Later that night, I went home and read Mary Gaitskill’s Substack. I can’t recommend it enough. I’ve always been obsessed with her writing—Veronica is probably my favorite contemporary novel, and I wrote an essay about why once. You can tell that Mary is obsessed with her Substack too because she writes prolifically and seriously, and she responds in detail to readers’ comments. Most recently, she wrote about the escalating violence in her students’ creative writing, and previously she wrote a brilliant post about the act of writing about rape. Her subject matter could be anything really, but in each post she writes with such incisive psychological observations that I find myself relating to the world differently in minor but meaningful ways.

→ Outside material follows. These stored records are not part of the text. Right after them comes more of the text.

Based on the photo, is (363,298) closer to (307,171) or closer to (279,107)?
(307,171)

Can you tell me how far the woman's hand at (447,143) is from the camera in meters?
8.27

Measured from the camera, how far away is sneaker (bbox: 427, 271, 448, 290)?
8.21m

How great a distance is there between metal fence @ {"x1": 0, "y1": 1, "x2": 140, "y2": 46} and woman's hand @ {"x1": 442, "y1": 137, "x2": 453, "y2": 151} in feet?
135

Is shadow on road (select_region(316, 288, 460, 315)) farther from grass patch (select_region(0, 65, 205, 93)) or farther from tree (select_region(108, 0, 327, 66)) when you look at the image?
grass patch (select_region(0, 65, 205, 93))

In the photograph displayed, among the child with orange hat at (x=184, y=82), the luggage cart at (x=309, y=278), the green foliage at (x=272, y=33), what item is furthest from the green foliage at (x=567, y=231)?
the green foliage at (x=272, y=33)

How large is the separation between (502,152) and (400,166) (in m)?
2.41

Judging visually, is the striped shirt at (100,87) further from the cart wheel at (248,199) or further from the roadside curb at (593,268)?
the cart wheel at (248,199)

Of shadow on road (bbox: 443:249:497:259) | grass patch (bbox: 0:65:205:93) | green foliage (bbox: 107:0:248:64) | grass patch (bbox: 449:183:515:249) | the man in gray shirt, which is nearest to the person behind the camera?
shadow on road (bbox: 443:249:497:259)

I thought to myself while residually high, “Mary Gaitskill’s Substack is what I care about and feel emotionally involved in.” She even responded to my sycophantic comment!
My friend who shall go unnamed had the brilliant idea to write a Substack with a subscription price of tens of thousands of dollars— in other words, a diary just for her, or anybody willing to pay her handsomely. I guess I’m starting this Substack ambivalently as a semi-public way to figure out what I care about in a transitional time. I want to let go of the idea that any cultural material I reflect on is proprietary for the purposes of filmmaking. I’m generally inclined to overshare, gossip, and to talk shit, but I’d rather exercise a modicum of restraint, so that I might speak coherently to somebody who doesn’t already know me. Maybe doing this is more productive than just tweeting to thirty people that my stomach hurts, and I hope it feels like less of a psychic void than morning pages, even though I know that exercise and twenty minutes of meditation might make me a more manageable personality. Nonetheless, here we are. Welcome to Polari for Dummies.
Happy to subscribe! I've long been a fan of your work.
The few times I've tried to get into Morning Pages I've always ended up falling off after a couple days or maybe a week if I'm lucky.
It definitely feels like it works but it also forces me to confront the reality that I only like to write for an audience (even if that audience is just one or two people sometimes!) -- which is maybe true of most writers, but kind of embarrassing to admit!
Either way - I think using the Substack as an outlet and having no expectations other than maybe making a few connections is a good use! Especially now that the writing is on the wall with Twitter and our carefully honed ability to think in 280 or so characters may soon be rendered practically useless.
Looking forward to what's next - Andrew
If our apartment block is Melrose Place, can I please be Kimberly Shaw?